Current and Past Adaptive Lifeways of the Proprietor

It is not that easy to track down, but James Fernandez’s homepage is definitely worth checking out. Fernandez is, of course, an extremely well-known anthropologist with a long history of writing about anthropology, tropes, humanism, metaphor, and much more. The site’s circa-1994 layout has a sort of nostalgic charm to it — as if you’re viewing it in your brand new Mosaic browser, and it features a mix of high academic formality combined with Fernandez’s own impish playfulness. Best of all, it has content. The site includes not only offprints of much of Fernandez’s writings, but also a great deal of the imponderabilia of his everyday life — Christmas cards, pieces for his alumni magazine, and (above all) really, really amazing syllabi. The entire thing is deeply evocative of the life of a professor, from personally chosen favorite pieces to starch-collar descriptions of The Life Course Of The Proprietor.

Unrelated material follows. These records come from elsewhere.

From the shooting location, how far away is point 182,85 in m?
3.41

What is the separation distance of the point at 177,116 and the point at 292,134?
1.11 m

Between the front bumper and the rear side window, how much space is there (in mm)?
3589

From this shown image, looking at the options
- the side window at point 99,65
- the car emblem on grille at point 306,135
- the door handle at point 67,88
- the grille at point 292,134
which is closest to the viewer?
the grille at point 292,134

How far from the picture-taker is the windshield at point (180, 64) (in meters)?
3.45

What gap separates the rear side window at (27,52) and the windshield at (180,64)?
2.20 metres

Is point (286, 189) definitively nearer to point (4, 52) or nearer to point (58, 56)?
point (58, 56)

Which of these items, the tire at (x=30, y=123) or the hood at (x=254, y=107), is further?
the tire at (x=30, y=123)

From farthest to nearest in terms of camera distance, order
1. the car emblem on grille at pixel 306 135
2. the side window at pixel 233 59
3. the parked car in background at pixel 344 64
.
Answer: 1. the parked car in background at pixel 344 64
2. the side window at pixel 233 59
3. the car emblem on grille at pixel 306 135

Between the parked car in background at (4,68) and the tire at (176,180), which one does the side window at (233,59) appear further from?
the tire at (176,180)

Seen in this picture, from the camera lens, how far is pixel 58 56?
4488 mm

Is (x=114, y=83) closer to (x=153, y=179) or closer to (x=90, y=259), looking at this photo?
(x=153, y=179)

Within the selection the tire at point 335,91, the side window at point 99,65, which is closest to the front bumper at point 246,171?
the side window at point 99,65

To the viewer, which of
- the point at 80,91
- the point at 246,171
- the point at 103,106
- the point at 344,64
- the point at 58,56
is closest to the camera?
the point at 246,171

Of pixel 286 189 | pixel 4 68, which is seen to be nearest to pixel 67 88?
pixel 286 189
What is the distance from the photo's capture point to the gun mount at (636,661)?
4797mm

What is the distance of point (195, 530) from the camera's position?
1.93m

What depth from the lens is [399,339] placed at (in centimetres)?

Not everyone will be moved by Fernandez’s mode of ethnographic thought, but as an example how/what a personal website can be, and particularly one for an emeritus professor who was not exactly weaned on tweets, it is certainly worth a look.

Rex

Alex Golub is an associate professor of anthropology at the University of Hawai‘i at Mānoa. His book Leviathans at The Gold Mine has been published by Duke University Press. You can contact him at rex@savageminds.org

One thought on “Current and Past Adaptive Lifeways of the Proprietor

  1. Rex, thanks again for a pointer to another body of interesting and provocative work. _Persuasions and Performances_ was, along with _The Raw and the Cooked_ one of the major inspirations that informed my return to academic writing in “Why don’t we see some real money here? Offerings in Chinese Religion” _Journal of Chinese Religion_ 1990. In that piece the analysis was motivated by the notion that the binary oppositions analyzed by Levi-Strauss could be construed as defining the multi-dimensional manifold in which, according to Fernandez, pronouns are pushed around by metaphors. Now, almost two decades later, I thank you for the memories and the stimulus to look again at Fernandez’s work.